Improving event detection with dependency regularization

Kai Cao, Xiang Li, Ralph Grishman

Research output: Contribution to journalConference articlepeer-review


Event Detection (ED) is an Information Extraction task which involves identifying instances of specified types of events in text. Most recent research on Event Detection relies on pattern-based or featurebased approaches, trained on annotated corpora, to recognize combinations of event triggers, arguments, and other contextual information.
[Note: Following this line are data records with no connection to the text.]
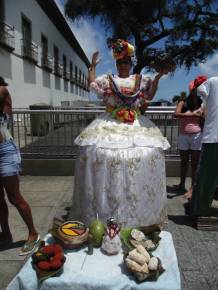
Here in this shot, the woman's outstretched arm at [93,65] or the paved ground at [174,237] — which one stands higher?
the woman's outstretched arm at [93,65]

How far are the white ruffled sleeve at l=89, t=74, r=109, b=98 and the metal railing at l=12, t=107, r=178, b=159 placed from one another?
2.95m

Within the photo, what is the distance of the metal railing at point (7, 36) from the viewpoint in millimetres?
13714

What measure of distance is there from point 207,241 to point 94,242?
1595 millimetres

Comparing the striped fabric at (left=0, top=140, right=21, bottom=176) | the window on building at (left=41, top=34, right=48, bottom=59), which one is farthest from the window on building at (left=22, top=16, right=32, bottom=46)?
the striped fabric at (left=0, top=140, right=21, bottom=176)

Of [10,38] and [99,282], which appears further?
[10,38]

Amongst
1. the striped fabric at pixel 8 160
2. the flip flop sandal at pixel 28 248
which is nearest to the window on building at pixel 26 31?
the striped fabric at pixel 8 160

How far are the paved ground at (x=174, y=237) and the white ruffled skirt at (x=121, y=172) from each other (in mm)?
515

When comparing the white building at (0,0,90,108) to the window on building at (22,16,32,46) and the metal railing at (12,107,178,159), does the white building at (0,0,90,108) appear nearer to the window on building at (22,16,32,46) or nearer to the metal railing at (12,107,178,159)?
the window on building at (22,16,32,46)

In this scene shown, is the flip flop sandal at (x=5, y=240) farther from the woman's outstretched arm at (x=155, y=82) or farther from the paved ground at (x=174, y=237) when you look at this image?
the woman's outstretched arm at (x=155, y=82)

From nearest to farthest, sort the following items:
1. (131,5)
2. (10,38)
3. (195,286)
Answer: (195,286)
(10,38)
(131,5)

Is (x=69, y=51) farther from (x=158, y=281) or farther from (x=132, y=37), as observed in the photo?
(x=158, y=281)

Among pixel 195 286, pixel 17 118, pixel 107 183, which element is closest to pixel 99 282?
pixel 195 286

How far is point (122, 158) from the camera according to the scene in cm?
356

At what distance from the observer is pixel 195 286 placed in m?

These combinations may each appear in a variety of linguistic forms. Not all of these event expressions will have appeared in the training data, thus adversely affecting ED performance. In this paper, we demonstrate the effectiveness of Dependency Regularization techniques to generalize the patterns extracted from the training data to boost ED performance. The experimental results on the ACE 2005 corpus show that our pattern-based system with the expanded patterns can achieve 70.49% (with 2.57% absolute improvement) F-measure over the baseline, which advances the state-of-the-art for such systems.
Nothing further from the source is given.